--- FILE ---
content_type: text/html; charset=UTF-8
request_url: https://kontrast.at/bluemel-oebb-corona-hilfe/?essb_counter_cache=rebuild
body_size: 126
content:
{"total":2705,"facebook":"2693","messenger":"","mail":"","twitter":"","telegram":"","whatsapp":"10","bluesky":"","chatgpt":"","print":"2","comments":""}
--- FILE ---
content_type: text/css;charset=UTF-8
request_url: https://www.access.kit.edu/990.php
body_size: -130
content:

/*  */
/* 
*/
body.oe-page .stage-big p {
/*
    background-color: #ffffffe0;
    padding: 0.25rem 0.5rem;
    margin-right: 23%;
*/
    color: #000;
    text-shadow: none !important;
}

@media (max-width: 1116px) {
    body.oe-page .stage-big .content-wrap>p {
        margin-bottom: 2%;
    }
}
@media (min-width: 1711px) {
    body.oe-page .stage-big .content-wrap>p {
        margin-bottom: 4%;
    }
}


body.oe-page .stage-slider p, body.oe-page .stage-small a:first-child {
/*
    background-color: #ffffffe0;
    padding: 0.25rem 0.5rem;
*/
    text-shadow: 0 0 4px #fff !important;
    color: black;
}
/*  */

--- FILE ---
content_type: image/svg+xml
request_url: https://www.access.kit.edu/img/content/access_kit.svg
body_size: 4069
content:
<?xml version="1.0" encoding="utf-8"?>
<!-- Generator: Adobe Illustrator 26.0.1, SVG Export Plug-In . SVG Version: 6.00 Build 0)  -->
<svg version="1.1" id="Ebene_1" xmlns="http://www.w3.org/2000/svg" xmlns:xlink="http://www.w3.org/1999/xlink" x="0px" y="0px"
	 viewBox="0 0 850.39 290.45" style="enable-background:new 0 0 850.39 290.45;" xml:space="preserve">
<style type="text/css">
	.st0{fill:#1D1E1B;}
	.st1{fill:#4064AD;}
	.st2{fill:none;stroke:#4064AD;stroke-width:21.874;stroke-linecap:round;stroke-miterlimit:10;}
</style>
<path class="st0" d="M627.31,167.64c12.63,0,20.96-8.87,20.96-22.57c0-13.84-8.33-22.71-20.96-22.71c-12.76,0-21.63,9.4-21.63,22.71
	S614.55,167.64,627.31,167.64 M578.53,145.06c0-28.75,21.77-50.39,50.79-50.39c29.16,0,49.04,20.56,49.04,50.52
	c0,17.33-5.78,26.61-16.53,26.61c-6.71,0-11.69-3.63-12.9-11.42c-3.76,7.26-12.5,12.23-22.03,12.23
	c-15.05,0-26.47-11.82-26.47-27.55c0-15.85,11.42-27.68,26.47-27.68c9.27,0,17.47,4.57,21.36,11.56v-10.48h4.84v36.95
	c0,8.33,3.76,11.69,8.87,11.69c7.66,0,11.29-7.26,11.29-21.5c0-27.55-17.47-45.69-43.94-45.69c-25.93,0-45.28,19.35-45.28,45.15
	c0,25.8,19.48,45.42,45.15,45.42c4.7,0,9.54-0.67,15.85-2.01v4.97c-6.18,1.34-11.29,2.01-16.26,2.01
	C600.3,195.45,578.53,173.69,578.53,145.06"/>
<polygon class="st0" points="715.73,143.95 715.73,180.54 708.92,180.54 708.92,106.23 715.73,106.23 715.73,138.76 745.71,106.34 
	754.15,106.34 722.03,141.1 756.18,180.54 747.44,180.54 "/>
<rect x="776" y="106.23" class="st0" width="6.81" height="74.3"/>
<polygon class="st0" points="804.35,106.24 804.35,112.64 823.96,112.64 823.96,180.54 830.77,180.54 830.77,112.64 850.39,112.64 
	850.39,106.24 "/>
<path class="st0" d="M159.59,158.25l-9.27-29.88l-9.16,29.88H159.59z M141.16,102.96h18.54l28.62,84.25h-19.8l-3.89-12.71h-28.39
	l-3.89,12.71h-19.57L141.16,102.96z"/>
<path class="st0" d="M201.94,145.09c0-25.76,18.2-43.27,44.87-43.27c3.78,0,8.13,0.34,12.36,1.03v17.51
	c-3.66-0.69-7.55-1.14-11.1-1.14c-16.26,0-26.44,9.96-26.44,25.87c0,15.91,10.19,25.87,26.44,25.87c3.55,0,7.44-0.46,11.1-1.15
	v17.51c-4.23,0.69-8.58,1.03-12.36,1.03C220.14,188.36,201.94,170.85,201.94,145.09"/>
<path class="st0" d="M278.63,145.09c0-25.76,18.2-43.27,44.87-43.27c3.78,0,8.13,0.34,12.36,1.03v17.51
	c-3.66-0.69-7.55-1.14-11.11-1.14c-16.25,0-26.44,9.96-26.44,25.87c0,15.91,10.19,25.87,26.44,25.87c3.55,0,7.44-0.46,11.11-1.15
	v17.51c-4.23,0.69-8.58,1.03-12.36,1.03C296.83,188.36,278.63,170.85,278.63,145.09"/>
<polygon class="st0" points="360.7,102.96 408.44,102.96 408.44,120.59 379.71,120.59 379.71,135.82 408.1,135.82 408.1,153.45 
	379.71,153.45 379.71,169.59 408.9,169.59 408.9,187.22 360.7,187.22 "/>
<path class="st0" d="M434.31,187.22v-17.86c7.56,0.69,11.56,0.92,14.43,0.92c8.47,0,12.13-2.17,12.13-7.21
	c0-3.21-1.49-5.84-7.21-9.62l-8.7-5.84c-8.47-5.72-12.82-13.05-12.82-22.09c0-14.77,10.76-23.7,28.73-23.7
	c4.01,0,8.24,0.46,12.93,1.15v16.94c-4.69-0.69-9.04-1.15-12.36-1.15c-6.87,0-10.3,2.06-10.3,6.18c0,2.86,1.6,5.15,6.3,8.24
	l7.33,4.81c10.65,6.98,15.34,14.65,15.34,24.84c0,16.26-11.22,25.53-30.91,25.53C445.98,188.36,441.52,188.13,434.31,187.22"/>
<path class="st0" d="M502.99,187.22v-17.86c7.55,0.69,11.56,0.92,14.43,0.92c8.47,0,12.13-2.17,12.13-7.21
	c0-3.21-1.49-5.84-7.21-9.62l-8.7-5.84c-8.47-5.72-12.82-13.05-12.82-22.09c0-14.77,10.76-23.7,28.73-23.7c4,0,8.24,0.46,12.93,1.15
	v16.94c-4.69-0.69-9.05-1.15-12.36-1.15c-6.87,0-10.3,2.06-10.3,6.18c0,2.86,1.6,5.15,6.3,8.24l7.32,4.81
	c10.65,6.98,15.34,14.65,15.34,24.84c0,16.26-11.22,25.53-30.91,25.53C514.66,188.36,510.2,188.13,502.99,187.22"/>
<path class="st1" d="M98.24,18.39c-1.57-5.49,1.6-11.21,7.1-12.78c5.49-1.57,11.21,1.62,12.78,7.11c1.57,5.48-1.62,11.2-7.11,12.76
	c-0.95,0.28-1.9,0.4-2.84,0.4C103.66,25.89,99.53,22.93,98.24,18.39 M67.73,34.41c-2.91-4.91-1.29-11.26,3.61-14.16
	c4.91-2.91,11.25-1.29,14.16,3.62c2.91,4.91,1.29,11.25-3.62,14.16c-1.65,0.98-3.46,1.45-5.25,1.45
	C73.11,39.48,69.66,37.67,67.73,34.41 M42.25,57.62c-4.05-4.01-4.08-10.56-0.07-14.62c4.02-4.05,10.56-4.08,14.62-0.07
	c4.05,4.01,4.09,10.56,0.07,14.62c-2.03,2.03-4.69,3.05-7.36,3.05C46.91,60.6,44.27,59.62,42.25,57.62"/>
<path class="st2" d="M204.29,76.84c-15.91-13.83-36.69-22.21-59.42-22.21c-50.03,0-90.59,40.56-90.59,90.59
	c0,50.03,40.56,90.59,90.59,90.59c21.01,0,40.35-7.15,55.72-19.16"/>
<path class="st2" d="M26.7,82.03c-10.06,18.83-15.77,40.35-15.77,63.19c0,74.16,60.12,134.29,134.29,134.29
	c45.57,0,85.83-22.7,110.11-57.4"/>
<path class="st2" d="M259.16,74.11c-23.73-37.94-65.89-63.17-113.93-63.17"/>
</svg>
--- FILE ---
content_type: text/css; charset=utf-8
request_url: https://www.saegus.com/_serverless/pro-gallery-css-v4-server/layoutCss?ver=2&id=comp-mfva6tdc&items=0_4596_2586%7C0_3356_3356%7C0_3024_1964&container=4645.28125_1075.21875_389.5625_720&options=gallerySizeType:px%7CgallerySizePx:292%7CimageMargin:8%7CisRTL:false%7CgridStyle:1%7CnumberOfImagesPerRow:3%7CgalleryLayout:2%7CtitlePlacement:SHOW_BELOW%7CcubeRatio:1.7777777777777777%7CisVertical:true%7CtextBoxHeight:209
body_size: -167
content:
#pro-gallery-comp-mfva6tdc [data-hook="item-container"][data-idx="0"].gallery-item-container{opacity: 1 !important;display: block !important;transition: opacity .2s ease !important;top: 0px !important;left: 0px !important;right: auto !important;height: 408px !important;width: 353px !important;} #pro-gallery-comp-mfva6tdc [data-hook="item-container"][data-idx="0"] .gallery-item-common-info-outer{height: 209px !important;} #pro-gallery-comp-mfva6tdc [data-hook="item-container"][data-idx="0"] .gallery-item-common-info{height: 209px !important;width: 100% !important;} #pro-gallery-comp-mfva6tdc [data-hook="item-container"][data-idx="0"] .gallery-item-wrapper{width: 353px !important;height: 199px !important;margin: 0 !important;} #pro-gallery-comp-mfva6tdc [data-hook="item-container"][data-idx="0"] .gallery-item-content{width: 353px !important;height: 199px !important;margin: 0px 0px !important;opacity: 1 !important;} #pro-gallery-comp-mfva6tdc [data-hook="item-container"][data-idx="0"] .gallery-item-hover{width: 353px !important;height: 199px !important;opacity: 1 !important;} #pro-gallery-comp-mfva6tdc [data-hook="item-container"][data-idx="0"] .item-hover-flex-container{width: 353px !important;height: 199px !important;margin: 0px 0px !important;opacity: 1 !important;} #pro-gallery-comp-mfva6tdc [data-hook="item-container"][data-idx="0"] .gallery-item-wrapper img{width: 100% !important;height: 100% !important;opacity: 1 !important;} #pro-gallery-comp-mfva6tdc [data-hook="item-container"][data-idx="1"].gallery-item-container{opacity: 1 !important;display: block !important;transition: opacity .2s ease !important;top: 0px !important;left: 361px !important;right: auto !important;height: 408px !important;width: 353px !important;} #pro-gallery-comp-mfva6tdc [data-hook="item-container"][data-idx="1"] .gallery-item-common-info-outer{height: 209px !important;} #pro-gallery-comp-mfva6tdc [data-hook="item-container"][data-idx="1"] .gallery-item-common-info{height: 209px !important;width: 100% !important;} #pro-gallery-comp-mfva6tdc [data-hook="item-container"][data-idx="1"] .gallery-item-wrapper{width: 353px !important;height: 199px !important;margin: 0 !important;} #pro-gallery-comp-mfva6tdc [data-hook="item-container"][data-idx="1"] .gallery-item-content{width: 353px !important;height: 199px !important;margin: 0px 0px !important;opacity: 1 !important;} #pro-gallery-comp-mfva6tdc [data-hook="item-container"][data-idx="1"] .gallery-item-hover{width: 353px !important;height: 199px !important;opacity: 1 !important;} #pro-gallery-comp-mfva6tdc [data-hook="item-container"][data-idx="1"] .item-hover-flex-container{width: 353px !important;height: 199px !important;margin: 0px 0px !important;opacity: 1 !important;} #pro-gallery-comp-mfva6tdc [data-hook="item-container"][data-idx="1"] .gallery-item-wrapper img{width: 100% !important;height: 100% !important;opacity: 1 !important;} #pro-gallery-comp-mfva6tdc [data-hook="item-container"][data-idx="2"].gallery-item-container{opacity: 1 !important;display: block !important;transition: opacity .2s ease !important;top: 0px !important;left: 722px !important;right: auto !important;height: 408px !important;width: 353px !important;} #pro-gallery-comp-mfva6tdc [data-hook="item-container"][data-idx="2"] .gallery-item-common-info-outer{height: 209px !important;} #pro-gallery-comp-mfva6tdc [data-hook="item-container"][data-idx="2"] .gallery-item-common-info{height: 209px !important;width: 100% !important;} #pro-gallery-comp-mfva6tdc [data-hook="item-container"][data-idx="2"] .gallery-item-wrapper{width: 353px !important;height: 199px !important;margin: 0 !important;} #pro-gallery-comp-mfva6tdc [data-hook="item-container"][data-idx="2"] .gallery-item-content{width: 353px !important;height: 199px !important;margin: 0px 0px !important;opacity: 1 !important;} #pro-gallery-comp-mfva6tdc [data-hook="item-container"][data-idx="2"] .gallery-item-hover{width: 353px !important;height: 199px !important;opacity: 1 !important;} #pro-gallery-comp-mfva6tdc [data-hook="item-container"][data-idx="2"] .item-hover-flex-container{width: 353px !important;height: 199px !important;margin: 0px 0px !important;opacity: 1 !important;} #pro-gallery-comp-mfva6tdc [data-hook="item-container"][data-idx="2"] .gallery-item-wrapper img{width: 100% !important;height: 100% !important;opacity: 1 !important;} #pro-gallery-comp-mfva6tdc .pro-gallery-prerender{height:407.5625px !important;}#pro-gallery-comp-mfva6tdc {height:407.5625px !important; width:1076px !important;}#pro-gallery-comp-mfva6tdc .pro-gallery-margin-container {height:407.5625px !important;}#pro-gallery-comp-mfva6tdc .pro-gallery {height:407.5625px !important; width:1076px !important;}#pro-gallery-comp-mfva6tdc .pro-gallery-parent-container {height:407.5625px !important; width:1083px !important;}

______________________________

Goal of the exercise
For the string "points", give the number of lines in the data that contain it, and only that number.

Exercise answer
3